Cool-season crop

Cilantro Planting Windows for Cool Weather

Plan direct-sown cilantro from spring and fall freeze context, with depth, spacing, fast maturity, succession sowing, and bolting limits.

Reviewed by Garden By ZIP Editorial Review ·

Spacing
2–6 in
Seed depth
0.25–0.5 in
Typical maturity
40–55 days

Quick answer

Direct-sow cilantro about 2 weeks before to 1 week after the last spring freeze reference. For fall, count back about 4–6 weeks from the first fall freeze reference. The planting calendar shows both local ranges.

Planting methods

Direct sowing is preferred because cilantro develops a taproot. Small repeated sowings are more useful than one large planting where heat shortens leaf production.

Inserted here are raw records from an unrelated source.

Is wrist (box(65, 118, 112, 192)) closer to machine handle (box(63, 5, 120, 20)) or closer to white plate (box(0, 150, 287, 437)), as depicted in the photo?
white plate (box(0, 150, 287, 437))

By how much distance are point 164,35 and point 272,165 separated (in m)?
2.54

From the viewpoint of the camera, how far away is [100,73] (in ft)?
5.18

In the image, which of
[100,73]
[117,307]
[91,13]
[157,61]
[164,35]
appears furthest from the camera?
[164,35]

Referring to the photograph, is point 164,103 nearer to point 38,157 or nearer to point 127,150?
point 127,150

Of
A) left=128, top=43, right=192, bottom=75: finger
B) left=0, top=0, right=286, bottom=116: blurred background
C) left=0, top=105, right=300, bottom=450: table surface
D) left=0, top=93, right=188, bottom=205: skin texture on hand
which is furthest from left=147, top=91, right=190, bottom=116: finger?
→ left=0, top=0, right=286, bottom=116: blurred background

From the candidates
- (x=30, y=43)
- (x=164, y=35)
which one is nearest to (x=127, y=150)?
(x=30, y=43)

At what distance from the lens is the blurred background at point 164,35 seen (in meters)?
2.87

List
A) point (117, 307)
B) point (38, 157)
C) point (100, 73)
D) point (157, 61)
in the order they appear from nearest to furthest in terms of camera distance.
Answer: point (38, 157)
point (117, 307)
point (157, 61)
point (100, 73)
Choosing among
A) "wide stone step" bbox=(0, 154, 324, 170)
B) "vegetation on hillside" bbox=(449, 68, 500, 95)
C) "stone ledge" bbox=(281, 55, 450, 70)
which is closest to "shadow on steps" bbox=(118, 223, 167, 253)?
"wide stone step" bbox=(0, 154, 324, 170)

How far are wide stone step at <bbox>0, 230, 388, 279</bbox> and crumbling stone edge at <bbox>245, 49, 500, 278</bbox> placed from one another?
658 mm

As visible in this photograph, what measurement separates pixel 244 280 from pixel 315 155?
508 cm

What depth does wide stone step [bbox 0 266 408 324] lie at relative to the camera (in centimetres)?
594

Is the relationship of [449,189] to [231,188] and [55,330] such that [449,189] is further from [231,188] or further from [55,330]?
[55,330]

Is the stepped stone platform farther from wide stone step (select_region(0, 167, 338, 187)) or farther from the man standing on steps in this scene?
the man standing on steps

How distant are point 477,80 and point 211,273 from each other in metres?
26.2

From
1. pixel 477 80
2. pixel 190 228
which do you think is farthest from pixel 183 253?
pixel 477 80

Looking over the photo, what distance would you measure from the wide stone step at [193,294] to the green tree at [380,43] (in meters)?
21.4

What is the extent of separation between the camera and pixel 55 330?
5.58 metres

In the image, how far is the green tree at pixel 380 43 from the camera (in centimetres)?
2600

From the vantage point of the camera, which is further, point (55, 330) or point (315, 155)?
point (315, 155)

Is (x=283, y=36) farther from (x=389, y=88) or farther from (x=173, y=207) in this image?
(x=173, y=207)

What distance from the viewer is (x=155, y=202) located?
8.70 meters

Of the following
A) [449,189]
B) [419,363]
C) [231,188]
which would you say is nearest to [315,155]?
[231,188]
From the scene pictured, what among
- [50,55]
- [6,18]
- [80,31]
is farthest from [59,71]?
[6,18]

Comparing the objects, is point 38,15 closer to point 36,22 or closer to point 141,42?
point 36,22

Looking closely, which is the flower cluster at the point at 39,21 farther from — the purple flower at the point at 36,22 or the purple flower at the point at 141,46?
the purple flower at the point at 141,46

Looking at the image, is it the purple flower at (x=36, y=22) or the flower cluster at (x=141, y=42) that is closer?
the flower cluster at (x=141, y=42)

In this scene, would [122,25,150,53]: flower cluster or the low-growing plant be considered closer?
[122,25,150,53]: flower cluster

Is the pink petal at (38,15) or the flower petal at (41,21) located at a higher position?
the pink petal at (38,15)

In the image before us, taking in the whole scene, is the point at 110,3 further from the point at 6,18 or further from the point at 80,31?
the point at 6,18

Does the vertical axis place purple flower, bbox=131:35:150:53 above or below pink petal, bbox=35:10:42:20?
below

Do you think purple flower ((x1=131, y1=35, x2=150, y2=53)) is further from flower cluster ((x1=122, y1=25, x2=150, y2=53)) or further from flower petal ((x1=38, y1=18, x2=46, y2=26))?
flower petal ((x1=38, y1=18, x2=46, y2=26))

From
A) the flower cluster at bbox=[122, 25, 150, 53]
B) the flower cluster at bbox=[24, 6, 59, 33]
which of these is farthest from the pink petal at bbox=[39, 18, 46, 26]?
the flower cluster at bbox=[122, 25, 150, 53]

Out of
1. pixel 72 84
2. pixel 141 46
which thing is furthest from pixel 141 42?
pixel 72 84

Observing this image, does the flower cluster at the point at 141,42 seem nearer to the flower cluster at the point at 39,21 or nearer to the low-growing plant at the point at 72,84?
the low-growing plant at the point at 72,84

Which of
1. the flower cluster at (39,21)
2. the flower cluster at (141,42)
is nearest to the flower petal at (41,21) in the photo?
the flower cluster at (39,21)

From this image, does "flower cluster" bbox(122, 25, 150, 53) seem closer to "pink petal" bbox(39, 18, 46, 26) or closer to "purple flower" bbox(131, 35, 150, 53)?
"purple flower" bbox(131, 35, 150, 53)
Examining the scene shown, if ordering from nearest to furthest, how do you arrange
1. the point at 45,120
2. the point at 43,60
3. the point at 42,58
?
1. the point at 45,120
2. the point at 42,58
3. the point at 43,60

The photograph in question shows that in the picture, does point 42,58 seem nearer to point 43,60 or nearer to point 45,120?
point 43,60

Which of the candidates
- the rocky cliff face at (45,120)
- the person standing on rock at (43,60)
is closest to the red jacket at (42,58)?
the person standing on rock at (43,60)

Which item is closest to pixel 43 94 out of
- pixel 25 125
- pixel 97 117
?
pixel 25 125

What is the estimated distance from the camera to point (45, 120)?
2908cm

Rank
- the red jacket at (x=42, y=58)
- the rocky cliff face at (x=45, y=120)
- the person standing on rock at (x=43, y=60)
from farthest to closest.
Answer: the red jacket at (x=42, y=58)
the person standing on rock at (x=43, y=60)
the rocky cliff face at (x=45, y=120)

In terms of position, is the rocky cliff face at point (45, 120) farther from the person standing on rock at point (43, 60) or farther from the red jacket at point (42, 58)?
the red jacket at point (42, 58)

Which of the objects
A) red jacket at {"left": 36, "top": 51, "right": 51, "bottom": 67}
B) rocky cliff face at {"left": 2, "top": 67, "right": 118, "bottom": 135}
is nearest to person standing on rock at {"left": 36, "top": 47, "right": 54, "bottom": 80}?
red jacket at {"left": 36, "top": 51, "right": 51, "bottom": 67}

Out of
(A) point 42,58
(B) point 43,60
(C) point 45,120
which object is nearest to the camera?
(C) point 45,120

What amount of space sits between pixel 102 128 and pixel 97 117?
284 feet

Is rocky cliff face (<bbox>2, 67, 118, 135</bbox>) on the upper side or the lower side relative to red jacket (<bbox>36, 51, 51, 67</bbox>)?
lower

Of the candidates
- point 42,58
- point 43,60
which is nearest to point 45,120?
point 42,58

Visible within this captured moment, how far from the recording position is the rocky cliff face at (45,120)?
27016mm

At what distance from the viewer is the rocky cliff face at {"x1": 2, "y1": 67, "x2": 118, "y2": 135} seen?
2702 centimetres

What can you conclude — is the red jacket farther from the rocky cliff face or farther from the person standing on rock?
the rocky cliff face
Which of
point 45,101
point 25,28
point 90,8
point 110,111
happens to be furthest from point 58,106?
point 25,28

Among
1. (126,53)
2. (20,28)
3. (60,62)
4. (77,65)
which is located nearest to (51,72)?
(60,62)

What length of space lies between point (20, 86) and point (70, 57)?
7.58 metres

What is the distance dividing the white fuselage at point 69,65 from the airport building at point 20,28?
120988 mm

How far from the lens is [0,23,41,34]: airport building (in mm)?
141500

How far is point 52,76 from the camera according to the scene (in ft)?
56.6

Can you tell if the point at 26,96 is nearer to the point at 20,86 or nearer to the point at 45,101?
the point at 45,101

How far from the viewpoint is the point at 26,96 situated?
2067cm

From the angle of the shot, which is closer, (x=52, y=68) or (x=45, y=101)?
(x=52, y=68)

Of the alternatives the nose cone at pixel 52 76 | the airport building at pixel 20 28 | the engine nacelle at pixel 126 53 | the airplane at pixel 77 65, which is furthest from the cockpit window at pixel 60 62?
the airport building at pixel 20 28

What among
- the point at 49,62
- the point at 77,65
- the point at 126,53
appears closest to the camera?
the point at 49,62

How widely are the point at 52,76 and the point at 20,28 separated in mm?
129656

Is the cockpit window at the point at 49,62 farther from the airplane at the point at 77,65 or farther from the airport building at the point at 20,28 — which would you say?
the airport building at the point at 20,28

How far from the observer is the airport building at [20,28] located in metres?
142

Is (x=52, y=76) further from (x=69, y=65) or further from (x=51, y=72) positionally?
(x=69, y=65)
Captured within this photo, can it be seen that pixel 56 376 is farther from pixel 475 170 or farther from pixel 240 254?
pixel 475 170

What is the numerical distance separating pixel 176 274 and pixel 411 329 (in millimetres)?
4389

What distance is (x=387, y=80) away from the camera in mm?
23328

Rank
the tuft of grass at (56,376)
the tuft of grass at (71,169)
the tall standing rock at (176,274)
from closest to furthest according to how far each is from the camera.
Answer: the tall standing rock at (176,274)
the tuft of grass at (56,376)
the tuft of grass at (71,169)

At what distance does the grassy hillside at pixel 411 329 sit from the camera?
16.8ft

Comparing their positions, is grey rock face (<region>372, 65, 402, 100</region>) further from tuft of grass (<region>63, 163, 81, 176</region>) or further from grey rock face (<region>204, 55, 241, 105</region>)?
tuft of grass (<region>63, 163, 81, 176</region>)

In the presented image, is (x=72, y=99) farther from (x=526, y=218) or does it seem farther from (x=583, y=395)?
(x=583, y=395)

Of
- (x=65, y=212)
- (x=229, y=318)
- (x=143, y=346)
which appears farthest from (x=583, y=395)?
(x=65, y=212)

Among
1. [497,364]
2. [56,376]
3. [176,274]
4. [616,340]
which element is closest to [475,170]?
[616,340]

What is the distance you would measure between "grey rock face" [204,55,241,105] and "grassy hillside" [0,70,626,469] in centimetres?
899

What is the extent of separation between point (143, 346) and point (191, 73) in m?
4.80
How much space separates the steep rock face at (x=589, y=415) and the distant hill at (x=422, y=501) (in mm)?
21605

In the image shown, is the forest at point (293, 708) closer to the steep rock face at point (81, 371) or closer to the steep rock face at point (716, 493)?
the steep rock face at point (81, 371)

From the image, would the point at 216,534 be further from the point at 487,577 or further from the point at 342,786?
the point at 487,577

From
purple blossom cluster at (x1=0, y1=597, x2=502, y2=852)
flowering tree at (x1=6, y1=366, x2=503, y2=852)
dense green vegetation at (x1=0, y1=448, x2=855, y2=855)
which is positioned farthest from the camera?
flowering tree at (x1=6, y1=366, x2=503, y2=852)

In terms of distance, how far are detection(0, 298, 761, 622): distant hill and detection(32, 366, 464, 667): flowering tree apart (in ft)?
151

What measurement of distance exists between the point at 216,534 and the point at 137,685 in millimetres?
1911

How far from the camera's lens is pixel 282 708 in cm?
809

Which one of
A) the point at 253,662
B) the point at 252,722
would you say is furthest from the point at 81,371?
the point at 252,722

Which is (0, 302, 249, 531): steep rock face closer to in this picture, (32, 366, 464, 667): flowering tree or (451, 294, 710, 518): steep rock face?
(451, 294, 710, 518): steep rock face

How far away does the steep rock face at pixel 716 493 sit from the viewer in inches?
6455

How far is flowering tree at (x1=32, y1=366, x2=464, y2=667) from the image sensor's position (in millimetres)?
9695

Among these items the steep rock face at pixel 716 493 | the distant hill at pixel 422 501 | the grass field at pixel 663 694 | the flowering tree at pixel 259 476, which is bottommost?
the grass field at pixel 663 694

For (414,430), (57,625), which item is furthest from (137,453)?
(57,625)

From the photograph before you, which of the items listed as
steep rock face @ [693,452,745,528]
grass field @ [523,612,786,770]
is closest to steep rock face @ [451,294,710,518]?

Spacing, depth, and maturity

Sow 1/4–1/2 inch deep and thin plants 2–6 inches depending on whether leaves or seed are the goal. Leaf harvest commonly begins in 40–55 days.

Worked local-calendar example

With an April 19 last spring freeze reference, the spring range falls in early to late April. With an October 23 first fall freeze reference, sow in September. This example does not remove bolting risk during heat.

Common mistakes

  • Transplanting mature seedlings and damaging the taproot.
  • Expecting one sowing to supply leaves all season.
  • Confusing cilantro leaf timing with coriander seed maturity.

Limitations

Heat, day length, cultivar, moisture, and harvest goal alter the schedule. The frost-relative rule cannot predict bolting by itself.